The NCR has a report on the important work done by the Center for Applied Research in the Apostolate: “CARA sociologists take guesswork out of understanding the Catholic world.” CARA is an independent, nonprofit research center housed at Georgetown University. Thank heavens forward-looking churchmen like Cardinal Cushing supported the founding of CARA back in 1964.
Data is great, but interpreting it can be tricky. Mark Gray has questioned the gloomy interpretations often given about the declines in organized religion in the U.S., for example in the 2008 Pew Forum report on religious affiliation. That studied seemed to show that the Catholic Church has more people leaving it than any other US denomination. The NCR reports:
It’s easy to make Gray roll his eyes and sigh in a here-we-go-again expression. Just mention the 2008 report by the Pew Forum on Religion and Public Life titled “Faith in Flux: Changes in Religious Affiliation in the U.S.” The bottom line in that report was unremittingly gloomy — one in 10 U.S. adults is a former Catholic, meaning, at the time, that about 22.8 million people fit the category.
The popular way to characterize the number (and we did it here at NCR) was to say that if former Catholics were a denomination, it would be the second-largest in the country behind Catholics (nearly 70 million at the time and heading toward 80 million today) and well ahead of the next denomination, Southern Baptists (16.2 million).
All of that is correct to a certain extent. It’s what’s missing, Gray argues, that skews the picture. What he points out as a corrective is that the percentage of those raised Catholic who eventually leave the faith — 32 percent — is actually a far lower percentage than that of mainline Protestant denominations.
For instance, take the percentage of those who have been raised in and then left other denominations: Presbyterians, 59 percent; Anglican/Episcopal church, 56 percent; Methodists, 54 percent; Lutherans, 42 percent; and Baptists, 39 percent. The actual Catholic number (not the percentage) stands out, he said, because the Catholic church is so much larger than the rest.
Gray’s rosier interpretation – Catholics are losing 32% of their members but so many other U.S. denominations are losing anywhere from 39% to 59% – rests upon a certain ecclesiological assumption. That assumption is that all the various U.S. denominations – Catholic, Baptist, Methodist, etc., – are just various flavors of Christianity on equal footing. We could call this “denominationalism.”

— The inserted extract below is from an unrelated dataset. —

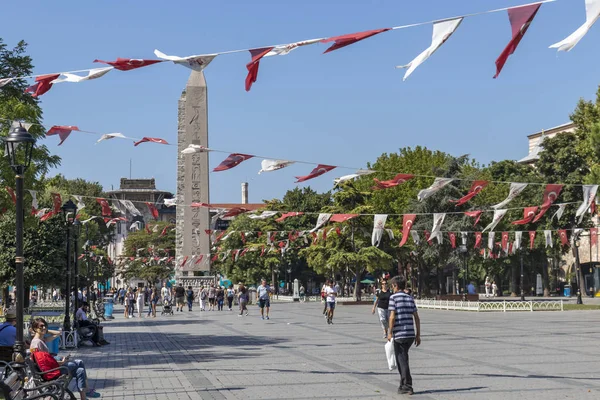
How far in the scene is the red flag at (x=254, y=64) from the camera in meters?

For denominationalism, it makes no difference whether a Bible-believing Southern Baptist joins up at an evangelical-style Methodist church down the street or goes through the RCIA to become a Roman Catholic – either way, the Baptists have lost one sheep.
For denominationalism there are individual denominations, but not the larger category “Protestant.” That the hypothetical Southern Baptist above thinks of herself above all as a “Protestant” and didn’t think she was converting when she found an amenable Methodist church is not considered. That the parents of another Southern Baptist might be horrified that their son left Bible-believing Christianity to become a Roman Catholic (a papist!), against their hopes that he would find a good, Bible-believing church such as the Methodists (or I suppose they’d settle for the Lutherans but the Episcopalians would be iffy) is not considered.
It is interesting and totally legitimate to compare the defections of each individual denomination – Catholic, Baptist, Methodist, and all the rest. But it would also be interesting to take account of the larger categories “Protestant,” “Catholic,” “Orthodox.” One might also attempt to distinguish between “mainline” and “evangelical,” or perhaps distinguish between “liturgical-sacramental” (Orthodox, Catholic, Episcopalian, many Lutherans) and “low church-free church.” I grant that the lines are blurry. Getting this sort of data would be challenging, but it would be highly interesting.
My point is not that we Catholics are The Church but Protestants are sects and denominations that shouldn’t be called churches. I’m certainly not pushing the anti-ecumenical slogan of some triumphalistic Catholics that “We’re not a denomination, we’re the Church.” My point is that many real-live Protestants do think of themselves as Protestants, and do make distinctions between “Catholic” and “Protestant” that matter to them.
So we can’t just compare Catholic defections to the defections of the Presbyterians or Baptists and leave it at that. We should also look at how many Protestants remain active Protestants (in any Protestant denomination) and compare that to how many Catholics remain active Catholics. Then, not every loss of a Presbyterian or Baptist would be counted as a defection from the Presbyterians or the Baptists; many of these would be counted as retentions for the Protestants. Then, the Catholic retention rate might not hold up as well as compared to Protestants as a group.
It would be interesting to compare retention/defection rates across several categories – Catholic compared to Protestant, but also liturgical compared to low church, liberal compared to conservative, and so forth. But for that to happen, we need more people like Cardinal Cushing to keep promoting more good work from CARA so that we data geeks can get a little closer to understanding what’s really going on.